Monday, August 21, 2006

Helping Hands: Dedicated Health Professionals Often Serve as'God's Hands'

by Rev. Rick Mitchell, Ph.D.

My life has been blessed -- and made more livable -- by those in the
'helping professions.' I consider dedicated doctors, dentists, and
counselors to truly be 'Godsends' in my life and the lives of my
family.

When I was 19 years old I first had kidney stones, and I experienced
more than a dozen over the next twelve to fifteen years. Our doctor at
Kaiser sent me to a specialist who prescribed a medication that I
still take -- and it has eliminated the problem of kidney stones in my
life. Later, another Kaiser doctor prescribed the medication that has
prevented migraine headaches, which I'd suffered from for many years.
He also continued a process of blood pressure control, and recently a
clinical pharmacist at Kaiser discovered the basic cause of my
hypertension. Now, thanks to all of them, my blood pressure is once
again back to normal.

The doctors also tested me for sleep apnea and provided a 'sleep
machine' that I now use. It eliminates snoring (which Sandy
appreciates), and it avoids apnea that interferes with sleep and is
potentially quite dangerous. During a routine 'treadmill' test, I was
diagnosed with atrial fibrillation and placed on Coumadin, a
blood-thinning medication that may prevent a deadly stroke. Sandy and
other family members have also received hospital care over the years,
and doctors, nurses, midwives, and others helped bring us a son,
daughter, and three grandsons. So we consider our lives to have been
very richly blessed by health-care providers...

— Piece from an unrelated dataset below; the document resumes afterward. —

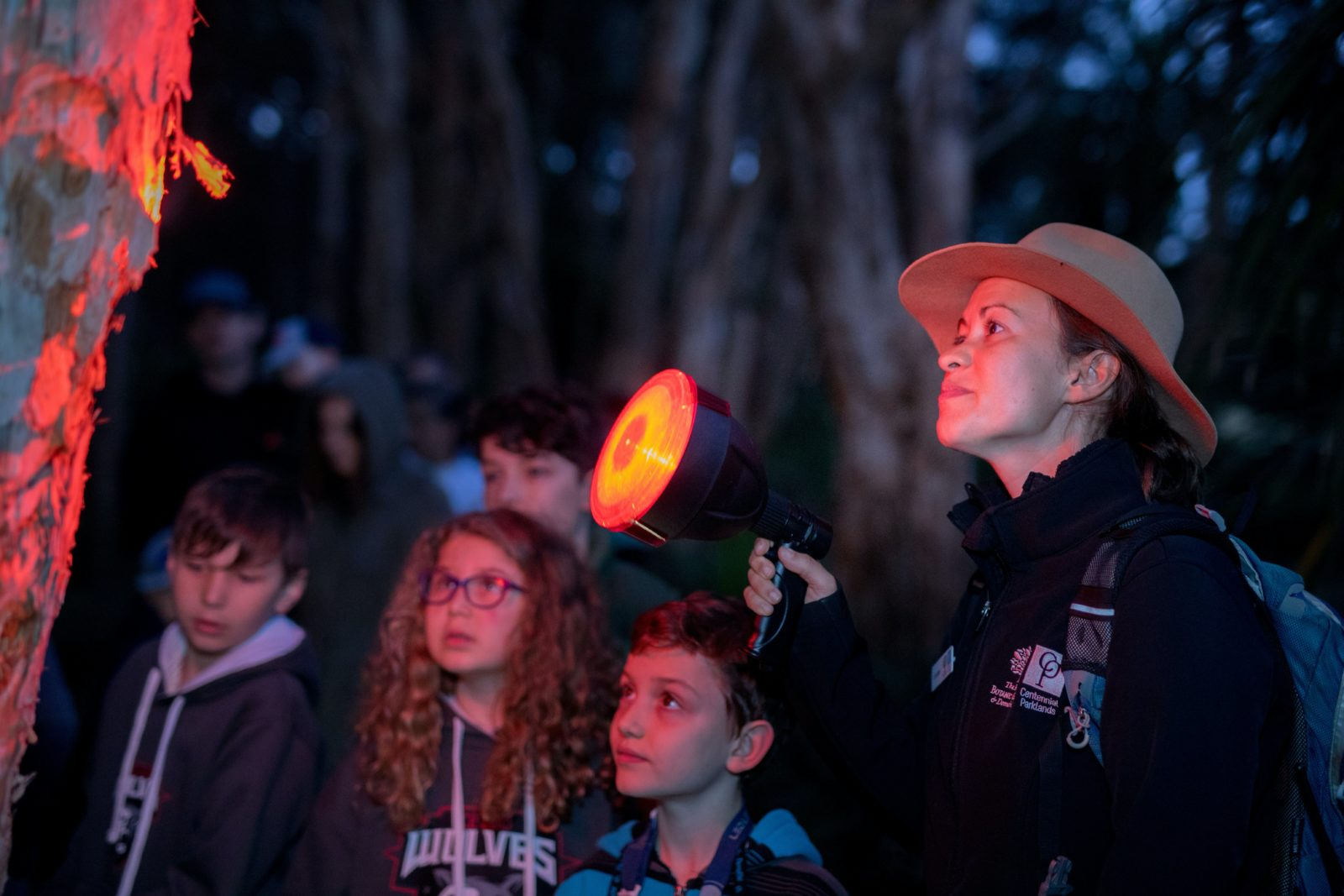 A ranger shines her torch into a tree showing young kids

A problem I still struggle with is anger -- a tendency that also
plagued my father and grandfather. Because of it, I've alienated
friends, made those around me uncomfortable, and caused my own family
grief. I've gotten counseling related to this for more than 15 years,
and I credit those counselors with saving my marriage and mental
health. In my case, antidepressant meds have helped immensely to
reduce depression and anxiety, and I have frequently suggested to
others that they ask their doctor if such a medication might be
helpful to them.

Looking back in my family, there was not always the acceptance of
getting help, especially where mental health issues were concerned.
While my father wasn't physically abusive (by the standards of his
day), family life was often tense, and psychological/verbal abuse
occurred more often than it should have. We are so thankful that this
cyclic family pattern has been reduced and hopefully eliminated
through help gained from medical and counseling assistance we have
received.

Does all this have anything to do with the church's life and mission?
You bet it does! It's often been said that God has "no hands but our
hands," and I believe that one of God's most favored channels of help
for hurting humanity is through those who've made a personal
commitment to the 'helping professions.' We can all do our part by
being accepting, supportive, and understanding of others' needs --
and our own.

Sunday, July 23, 2006

Dylan Addison's speech at his high school graduation

My good friend, Rick Eckel, of Ashland, Oregon, was very impressed
with the speech of Ashland High School valedictorian Dylan Addison,
and he asked him for a copy. I have also found it quite impressive,
and I think you might too. Here it is -- and many thanks, Dylan, for
sharing your understanding, and to Rick for forwarding it on to us.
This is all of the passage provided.